Pour conclure, je voudrais souligner tout ce que ce « diagnostic social, humain et organisationnel » a mis en évidence. Tout en disposant ses commanditaires à l’écoute des attentes et des questions, des réalités vécues par les différentes catégories de personnels, il aura permis d’identifier ce qui se fait déjà de bien, et de valoriser les potentiels de notre organisation. Je saisis l’occasion de vous témoigner la reconnaissance de tout le diocèse pour le travail que vous accomplissez. Nous devrions pouvoir mieux faire encore, de sorte que chacun trouve plus de motivation et plus de sens, dans une responsabilité plus grande.

En Eglise, je le rappelle, l’organisation ne peut jamais être une fin en soi. Elle est fondamentalement au service du message que l’Eglise est chargée d’annoncer. Dans la mesure même où elle est au service de ce message (l’Evangile de Jésus-Christ) elle doit aussi le refléter.

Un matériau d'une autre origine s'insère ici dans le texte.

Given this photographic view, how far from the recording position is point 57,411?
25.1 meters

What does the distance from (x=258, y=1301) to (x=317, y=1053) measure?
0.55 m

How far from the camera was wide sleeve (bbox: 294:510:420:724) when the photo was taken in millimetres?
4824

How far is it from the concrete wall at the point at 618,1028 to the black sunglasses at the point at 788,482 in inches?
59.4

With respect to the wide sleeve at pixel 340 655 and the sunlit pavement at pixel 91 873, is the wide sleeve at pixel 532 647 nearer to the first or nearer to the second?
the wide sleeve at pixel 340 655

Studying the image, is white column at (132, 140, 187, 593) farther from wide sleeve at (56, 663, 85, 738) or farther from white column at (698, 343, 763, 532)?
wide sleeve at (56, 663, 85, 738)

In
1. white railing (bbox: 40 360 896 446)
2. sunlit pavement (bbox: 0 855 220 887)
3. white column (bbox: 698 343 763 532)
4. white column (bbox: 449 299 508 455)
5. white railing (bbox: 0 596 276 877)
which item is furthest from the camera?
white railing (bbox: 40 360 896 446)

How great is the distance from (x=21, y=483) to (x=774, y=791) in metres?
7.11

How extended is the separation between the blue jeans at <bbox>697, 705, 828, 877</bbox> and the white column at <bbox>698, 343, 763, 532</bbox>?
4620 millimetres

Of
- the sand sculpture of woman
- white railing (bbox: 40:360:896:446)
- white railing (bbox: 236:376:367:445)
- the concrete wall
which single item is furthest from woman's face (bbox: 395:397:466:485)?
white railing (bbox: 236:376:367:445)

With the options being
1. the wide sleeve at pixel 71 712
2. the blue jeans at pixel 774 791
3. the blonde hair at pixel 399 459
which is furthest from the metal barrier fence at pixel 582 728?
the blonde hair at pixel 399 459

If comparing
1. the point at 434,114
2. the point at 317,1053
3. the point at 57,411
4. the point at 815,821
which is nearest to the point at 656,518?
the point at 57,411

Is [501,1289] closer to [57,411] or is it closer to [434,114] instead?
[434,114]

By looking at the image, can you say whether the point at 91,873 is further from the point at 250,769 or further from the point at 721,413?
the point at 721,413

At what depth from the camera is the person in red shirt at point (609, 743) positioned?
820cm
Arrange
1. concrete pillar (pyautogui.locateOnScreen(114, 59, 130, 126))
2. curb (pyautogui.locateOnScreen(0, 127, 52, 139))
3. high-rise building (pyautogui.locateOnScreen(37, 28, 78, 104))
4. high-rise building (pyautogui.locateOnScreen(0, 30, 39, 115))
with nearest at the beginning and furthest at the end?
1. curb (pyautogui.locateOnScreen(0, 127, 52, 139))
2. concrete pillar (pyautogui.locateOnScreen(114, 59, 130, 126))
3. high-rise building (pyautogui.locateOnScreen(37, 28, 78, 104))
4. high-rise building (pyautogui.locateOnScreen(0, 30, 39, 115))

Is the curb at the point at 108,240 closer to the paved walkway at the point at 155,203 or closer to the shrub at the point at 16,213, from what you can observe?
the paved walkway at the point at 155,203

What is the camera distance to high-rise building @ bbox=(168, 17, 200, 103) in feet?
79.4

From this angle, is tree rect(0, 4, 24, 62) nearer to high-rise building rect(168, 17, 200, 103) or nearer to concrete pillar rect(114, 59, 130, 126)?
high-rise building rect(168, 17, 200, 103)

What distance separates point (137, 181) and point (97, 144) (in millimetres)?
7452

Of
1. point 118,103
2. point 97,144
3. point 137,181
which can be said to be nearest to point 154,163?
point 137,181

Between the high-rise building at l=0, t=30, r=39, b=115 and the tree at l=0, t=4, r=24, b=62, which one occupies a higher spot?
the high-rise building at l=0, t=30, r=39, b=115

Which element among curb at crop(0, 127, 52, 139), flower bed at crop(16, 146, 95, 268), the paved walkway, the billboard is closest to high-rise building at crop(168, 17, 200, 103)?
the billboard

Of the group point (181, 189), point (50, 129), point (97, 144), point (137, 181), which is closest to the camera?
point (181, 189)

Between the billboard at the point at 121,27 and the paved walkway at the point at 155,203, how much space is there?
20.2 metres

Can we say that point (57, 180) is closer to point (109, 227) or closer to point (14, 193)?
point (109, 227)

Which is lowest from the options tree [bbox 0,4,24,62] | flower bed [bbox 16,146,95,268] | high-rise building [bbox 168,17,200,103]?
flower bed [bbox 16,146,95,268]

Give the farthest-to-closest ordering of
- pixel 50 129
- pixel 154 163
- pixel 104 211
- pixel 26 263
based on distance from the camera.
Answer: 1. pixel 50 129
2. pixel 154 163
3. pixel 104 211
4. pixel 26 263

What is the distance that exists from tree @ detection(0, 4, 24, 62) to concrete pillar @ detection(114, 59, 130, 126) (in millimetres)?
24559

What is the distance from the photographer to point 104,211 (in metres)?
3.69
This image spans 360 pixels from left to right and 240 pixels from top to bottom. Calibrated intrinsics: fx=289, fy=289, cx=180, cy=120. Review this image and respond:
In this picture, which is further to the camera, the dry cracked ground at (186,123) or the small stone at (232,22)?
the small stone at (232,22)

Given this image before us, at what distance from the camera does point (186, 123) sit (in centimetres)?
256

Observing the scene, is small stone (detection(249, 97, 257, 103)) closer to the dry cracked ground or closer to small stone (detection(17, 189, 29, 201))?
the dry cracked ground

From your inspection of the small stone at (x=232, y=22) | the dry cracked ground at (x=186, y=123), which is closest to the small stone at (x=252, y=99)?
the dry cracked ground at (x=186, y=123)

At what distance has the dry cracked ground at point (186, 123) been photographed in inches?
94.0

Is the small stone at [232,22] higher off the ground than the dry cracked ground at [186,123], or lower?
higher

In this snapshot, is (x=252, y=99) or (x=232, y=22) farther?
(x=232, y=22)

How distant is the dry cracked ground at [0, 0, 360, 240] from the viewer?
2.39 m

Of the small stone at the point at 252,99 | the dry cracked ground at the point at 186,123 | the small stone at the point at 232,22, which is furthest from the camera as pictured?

C’est pourquoi notre pape nous presse de bâtir une Eglise plus synodale, ce qui veut dire une Eglise où l’on marche côte à côte, dans le respect et la complémentarité des différences. Les résultats de notre diagnostic ne nous apportent pas de solutions toutes faites, mais ils nous invitent à prendre la route ensemble. Alors, en avant !

 

            Clermont-Ferrand, le 12 novembre 2019.